1. Sports are for pros only. Only in the context of performing sports does this concept apply. Speed, talents, a certain height, etc., which are necessary for professional athletes, can only be developed; they cannot be generated by training. Almost all sports may be played for the purpose of maintaining the body in excellent condition, as long as the goal of an ordinary person is not performance. It all comes down to how much of the training you decide to complete so that the advantages outweigh the disadvantages.



Professional athletes play sports. Only in the context of performing sports does this concept apply. Speed, talents, a certain height, etc., which are necessary for professional athletes, can only be developed; they cannot be generated by training. Almost all sports may be played for the purpose of maintaining the body in excellent condition, as long as the goal of an ordinary person is not performance. It all comes down to how much training you decide to get so that the advantages outweigh the disadvantages. Tae-bo, mini-triathlons, jogging, etc. are only a few examples of "soft" sports that may be performed.

2. Exercise is exhausting. This theory is accurate as far as it pertains to using up all of your energy (muscular and hepatic glycogen), but it does not imply that exercise causes weariness that would impede the body's ability to recover. Even in performance sports, the goal is to exercise in a way that is more stimulating than tiring so that the body can get the stimulus required to improve qualitatively from one training session to the next.

In fitness, the athlete avoids overexertion, even more so than in other sports. The training must remain effective, however. After a long day at work, people may go to the gym exhausted and leave feeling relaxed (both physically and mentally), not more exhausted. Both individuals who perform sedentary occupations and those who put in physical effort at work will find this to be of great benefit. They may put the training to work by deciding on a sort of effort designed to make up for the one required for their job.

3. Training is very drawn out. Once again, this principle holds true when it comes to performance, which can only be attained through intense effort. But in this instance as well, quick, very intensive workouts or workouts designed to promote relaxation and recuperation are often done. You may reach a 20-minute training session in fitness by doing just a series of quick exercises, which may directly or indirectly include all the muscles. Anyway, an hour and a half should be plenty for routine exercise. If this doesn't happen, the body will enter a catabolic phase in which the cortisone secretions "cannibalize" the muscles.

4. Exercise of any kind is beneficial for resolving issues. What is said above is accurate in certain specific situations, such as an abundance of fat tissue.
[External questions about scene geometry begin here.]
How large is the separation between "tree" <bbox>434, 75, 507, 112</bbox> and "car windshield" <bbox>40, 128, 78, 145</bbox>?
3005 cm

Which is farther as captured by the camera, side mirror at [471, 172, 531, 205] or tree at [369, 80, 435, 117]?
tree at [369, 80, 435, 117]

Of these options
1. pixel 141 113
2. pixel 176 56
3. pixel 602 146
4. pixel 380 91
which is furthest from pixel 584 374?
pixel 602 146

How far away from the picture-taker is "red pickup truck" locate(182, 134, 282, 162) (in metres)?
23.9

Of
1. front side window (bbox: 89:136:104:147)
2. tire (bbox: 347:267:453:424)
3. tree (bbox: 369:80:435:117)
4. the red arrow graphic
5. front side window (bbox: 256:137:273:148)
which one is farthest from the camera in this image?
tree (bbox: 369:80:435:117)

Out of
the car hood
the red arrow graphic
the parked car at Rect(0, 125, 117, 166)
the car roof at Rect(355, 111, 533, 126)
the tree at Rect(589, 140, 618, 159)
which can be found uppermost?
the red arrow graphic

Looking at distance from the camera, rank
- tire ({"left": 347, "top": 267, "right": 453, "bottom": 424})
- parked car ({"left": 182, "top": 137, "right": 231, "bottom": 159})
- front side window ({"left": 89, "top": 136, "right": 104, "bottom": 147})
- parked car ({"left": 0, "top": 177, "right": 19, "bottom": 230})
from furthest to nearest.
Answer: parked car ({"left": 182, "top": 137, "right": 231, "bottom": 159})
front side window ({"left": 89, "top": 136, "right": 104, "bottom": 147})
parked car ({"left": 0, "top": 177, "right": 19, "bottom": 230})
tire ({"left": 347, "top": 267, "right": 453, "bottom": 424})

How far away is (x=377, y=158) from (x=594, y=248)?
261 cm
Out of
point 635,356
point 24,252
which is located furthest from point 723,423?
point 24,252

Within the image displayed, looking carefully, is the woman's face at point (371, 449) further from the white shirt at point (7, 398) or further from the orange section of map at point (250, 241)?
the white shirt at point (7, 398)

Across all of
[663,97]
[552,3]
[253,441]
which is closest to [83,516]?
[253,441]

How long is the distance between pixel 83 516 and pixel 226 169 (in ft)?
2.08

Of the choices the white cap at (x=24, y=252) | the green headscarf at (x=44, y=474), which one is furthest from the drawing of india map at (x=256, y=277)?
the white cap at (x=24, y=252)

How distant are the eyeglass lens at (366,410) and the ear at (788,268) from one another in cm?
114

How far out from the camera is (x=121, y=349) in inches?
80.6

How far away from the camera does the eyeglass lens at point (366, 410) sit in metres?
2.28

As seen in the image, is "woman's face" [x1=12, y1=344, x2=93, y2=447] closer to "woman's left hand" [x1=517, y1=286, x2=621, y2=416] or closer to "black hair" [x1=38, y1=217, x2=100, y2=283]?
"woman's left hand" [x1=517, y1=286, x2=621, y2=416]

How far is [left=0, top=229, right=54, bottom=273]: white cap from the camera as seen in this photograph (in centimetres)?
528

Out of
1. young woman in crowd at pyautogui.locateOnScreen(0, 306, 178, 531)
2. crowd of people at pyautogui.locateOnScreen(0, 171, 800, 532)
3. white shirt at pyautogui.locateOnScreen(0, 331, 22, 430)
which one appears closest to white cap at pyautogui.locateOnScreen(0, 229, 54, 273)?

Any aerobic activity (running, cycling, swimming) may "melt" this tissue if done for a sufficient amount of time. It was evident even in these situations that certain exercises were more successful than others. There are times when you can only get the results you want by combining a few workouts with a certain quantity of each. Furthermore, consistently doing the same exercise may result in not only a loss of balance in the trained joints and antagonist muscles but also a halting or even reversal of development.

5. How old are you? The workouts are over! This is only accurate when referring to severely taxing activities (lifting a lot of weight, sprinting quickly, leaping, etc.). Numerous workouts have been modified for various age groups. Their goal is to maintain and enhance health while also enhancing physical fitness. The development of movement parameters for older people specifically relates to joint mobility as well as muscle and cardio-vascular resistance. The exercises may be arranged progressively according to their complexity, reducing the danger of accidents since the ultimate goal of training is not competition preparation. Fitness may be easily adapted for older people and even for those experiencing various ailments unique to old age since it is built on endurance.